**TASK STATEMENT**
How many lines in the records below contain the word "Tanzania"? State only that number.

**** DATA SHOWN

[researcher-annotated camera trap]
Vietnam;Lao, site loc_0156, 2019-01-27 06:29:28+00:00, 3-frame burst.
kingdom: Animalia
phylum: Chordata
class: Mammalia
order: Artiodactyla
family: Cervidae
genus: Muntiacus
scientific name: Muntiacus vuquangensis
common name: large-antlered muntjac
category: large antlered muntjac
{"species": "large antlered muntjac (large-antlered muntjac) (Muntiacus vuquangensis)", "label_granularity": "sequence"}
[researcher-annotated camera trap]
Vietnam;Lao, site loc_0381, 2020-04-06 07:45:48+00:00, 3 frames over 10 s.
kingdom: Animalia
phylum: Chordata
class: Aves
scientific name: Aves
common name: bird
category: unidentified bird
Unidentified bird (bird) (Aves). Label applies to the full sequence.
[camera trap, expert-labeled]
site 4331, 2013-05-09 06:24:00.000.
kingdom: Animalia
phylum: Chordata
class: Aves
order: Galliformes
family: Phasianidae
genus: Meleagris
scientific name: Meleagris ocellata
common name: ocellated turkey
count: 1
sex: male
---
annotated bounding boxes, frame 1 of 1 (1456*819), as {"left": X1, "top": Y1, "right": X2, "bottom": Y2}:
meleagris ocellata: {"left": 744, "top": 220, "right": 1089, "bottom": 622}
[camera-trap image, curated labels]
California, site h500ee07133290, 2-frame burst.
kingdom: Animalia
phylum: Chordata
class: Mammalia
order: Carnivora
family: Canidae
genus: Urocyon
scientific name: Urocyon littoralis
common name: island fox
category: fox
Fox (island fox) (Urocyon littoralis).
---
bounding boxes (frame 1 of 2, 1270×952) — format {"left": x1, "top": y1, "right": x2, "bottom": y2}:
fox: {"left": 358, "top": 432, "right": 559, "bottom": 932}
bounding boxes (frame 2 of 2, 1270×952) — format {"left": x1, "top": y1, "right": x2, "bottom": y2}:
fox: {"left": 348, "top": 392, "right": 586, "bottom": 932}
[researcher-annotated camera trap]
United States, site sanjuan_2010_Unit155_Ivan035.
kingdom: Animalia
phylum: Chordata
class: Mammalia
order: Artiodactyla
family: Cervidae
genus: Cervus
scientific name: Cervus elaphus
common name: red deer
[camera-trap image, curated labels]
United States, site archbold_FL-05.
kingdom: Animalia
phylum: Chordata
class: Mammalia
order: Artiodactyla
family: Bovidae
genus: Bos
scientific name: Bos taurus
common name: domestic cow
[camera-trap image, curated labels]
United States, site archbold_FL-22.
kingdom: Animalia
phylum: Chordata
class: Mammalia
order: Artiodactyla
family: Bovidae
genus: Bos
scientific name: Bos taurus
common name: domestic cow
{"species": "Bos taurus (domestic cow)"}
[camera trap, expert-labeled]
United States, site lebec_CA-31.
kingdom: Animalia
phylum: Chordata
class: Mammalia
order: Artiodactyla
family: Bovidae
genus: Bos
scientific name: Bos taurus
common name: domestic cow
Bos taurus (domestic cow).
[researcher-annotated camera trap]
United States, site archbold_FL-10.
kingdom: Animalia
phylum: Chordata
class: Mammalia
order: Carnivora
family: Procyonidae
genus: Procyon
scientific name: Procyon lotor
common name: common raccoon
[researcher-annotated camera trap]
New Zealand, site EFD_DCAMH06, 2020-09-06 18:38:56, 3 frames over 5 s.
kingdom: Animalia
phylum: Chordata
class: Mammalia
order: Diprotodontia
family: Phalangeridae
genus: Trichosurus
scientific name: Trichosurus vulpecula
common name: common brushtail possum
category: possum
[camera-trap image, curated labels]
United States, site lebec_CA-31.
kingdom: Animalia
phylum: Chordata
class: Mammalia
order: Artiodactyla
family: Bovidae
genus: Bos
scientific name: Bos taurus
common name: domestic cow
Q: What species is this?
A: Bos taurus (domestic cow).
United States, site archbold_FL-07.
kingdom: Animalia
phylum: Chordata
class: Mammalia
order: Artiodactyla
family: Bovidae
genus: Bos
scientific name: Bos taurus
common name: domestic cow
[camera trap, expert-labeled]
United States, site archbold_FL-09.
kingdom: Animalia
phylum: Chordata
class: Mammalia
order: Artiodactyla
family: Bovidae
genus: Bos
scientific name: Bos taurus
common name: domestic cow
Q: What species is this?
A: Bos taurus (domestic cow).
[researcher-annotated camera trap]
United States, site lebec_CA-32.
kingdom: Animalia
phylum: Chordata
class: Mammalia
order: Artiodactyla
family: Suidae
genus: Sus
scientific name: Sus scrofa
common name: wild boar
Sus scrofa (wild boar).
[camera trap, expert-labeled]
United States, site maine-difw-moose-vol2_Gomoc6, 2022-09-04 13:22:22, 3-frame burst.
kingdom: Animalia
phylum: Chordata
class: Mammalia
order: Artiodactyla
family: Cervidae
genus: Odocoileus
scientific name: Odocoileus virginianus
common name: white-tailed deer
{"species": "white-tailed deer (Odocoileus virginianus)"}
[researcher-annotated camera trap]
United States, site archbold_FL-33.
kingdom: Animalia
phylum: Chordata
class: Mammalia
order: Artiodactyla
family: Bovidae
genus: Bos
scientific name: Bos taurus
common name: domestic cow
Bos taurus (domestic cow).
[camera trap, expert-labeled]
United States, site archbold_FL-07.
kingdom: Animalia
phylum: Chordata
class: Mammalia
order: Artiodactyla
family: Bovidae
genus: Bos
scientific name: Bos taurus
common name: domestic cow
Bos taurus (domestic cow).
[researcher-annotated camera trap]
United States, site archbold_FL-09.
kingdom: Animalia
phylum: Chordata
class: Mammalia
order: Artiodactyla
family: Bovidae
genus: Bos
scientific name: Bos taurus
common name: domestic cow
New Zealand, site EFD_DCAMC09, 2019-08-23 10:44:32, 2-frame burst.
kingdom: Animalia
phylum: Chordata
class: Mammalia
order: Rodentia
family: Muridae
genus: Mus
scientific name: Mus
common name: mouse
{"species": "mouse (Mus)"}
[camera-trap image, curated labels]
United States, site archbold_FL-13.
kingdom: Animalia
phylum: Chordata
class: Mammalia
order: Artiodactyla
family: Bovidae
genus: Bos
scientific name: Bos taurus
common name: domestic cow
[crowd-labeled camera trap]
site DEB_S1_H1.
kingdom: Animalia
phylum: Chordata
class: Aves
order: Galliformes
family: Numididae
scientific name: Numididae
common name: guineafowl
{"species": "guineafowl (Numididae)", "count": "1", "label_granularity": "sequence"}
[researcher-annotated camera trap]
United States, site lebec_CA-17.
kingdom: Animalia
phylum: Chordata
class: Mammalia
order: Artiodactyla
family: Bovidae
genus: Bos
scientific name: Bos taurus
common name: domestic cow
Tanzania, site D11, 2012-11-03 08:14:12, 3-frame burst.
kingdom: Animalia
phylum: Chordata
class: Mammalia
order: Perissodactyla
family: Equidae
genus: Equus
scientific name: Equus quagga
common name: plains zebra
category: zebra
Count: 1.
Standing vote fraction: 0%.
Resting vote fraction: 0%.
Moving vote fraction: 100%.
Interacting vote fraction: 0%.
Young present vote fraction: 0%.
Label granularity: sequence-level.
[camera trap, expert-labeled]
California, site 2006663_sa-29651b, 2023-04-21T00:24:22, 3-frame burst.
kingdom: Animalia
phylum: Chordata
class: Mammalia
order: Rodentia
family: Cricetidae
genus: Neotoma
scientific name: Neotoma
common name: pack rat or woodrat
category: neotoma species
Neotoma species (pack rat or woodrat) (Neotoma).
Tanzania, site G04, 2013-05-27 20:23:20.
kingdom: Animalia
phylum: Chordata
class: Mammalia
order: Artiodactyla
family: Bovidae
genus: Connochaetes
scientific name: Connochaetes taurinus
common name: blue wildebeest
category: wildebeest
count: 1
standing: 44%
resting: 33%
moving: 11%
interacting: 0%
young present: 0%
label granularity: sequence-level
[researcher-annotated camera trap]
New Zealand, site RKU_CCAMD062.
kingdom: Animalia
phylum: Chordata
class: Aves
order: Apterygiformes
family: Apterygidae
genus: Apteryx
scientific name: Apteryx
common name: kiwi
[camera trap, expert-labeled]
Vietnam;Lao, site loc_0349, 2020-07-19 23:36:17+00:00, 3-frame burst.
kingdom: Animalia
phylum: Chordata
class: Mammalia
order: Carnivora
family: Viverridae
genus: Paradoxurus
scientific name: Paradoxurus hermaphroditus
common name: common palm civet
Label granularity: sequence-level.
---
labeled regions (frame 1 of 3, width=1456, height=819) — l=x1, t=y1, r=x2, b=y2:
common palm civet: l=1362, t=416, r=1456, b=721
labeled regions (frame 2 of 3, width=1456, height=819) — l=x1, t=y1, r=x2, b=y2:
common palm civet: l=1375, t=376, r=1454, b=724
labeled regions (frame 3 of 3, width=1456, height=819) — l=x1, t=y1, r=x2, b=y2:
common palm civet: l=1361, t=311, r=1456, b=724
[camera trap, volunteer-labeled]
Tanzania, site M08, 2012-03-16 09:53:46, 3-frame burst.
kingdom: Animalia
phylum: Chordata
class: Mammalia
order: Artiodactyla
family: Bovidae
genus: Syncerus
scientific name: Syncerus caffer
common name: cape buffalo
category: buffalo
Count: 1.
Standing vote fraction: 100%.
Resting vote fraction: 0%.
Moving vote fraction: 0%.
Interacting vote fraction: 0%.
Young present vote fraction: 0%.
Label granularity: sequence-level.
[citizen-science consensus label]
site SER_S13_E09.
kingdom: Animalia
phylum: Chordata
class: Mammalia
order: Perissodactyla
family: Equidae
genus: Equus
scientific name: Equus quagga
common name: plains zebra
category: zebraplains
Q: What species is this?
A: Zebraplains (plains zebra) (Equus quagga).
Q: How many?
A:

********

**RESPONSE**
3